DAFTAR TUGAS:
**1)** Salin ulang secara persis bagian berita unjuk rasa masyarakat adat Pulau Buru di bawah ini, dimulai pada kata-kata yang memuat "Kordinator lapangan Aliansi" dan diakhiri setelah "untuk masyarakat adat.".
**2)** Jawablah pertanyaan berikut berdasarkan berita unjuk rasa masyarakat adat Pulau Buru di bawah ini.
(a) Aksi unjuk rasa tersebut merupakan jilid ke berapa?
(b) Siapa koordinator lapangan Aliansi Masyarakat Adat Pulau Buru (AMA-PB)?
(c) Danau Rana merupakan tempat apa bagi masyarakat adat?
**3)** Tentukan apakah setiap pernyataan berikut sesuai dengan berita unjuk rasa masyarakat adat Pulau Buru di bawah ini. Jawab ya atau tidak, lalu kutip kata-kata dalam berita yang menjadi dasarnya.
(a) Masyarakat adat mendukung Danau Rana menjadi tempat Wisata Menyapa Dunia.
(b) Para pengunjuk rasa khawatir program tersebut berdampak buruk pada tempat keramat.
(c) Epot Latbual adalah koordinator lapangan AMA-PB.

HARIANNKRI.COM – Sejumlah Masyarakat Adat Pulau Buru melakukan aksi unjuk rasa jilid dua menolak Danau Rana menjadi tempat Wisata Menyapa Dunia. Mereka khawatir program ini akan berdampak buruk kepada tempat keramat di wilayah setempat.
Kordinator lapangan Aliansi Masyarakat Adat Pulau Buru (AMA-PB) Epot Latbual menjelaskan, lebih dari 40-50 orang turut berpatisipasi untuk melakukan aksi demo ini. Ia mengaku aksi ini dilakukan karena khawatir akan merusak tempat-tempat keramat. Dampak semakin buruk ke depan juga menjadi pertimbangan karena danau Rana merupakan tempat peninggalan sejarah untuk masyarakat adat.

Data relasi spasial
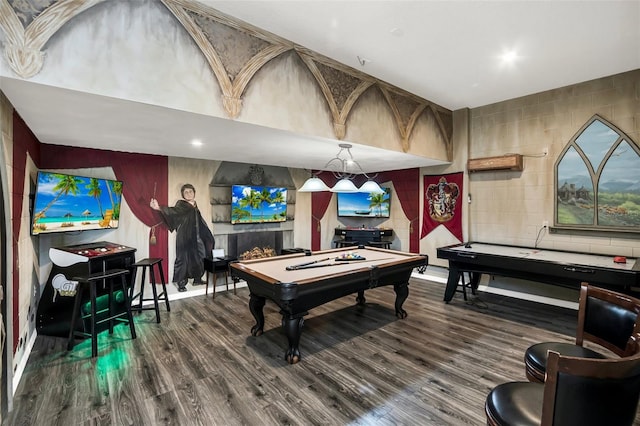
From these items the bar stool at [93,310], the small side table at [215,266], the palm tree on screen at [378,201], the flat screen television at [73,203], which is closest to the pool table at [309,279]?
the bar stool at [93,310]

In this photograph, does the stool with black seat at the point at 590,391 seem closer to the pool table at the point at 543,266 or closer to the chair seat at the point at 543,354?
the chair seat at the point at 543,354

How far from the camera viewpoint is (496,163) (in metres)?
4.96

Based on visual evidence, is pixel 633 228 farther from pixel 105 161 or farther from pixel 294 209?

URAIAN JAWABAN:
**1)**
Kordinator lapangan Aliansi Masyarakat Adat Pulau Buru (AMA-PB) Epot Latbual menjelaskan, lebih dari 40-50 orang turut berpatisipasi untuk melakukan aksi demo ini. Ia mengaku aksi ini dilakukan karena khawatir akan merusak tempat-tempat keramat. Dampak semakin buruk ke depan juga menjadi pertimbangan karena danau Rana merupakan tempat peninggalan sejarah untuk masyarakat adat.

**2)**
(a) Jilid dua.
(b) Epot Latbual.
(c) Tempat peninggalan sejarah.

**3)**
(a) Tidak: "menolak Danau Rana menjadi tempat Wisata Menyapa Dunia"
(b) Ya: "khawatir program ini akan berdampak buruk kepada tempat keramat di wilayah setempat"
(c) Ya: "Kordinator lapangan Aliansi Masyarakat Adat Pulau Buru (AMA-PB) Epot Latbual"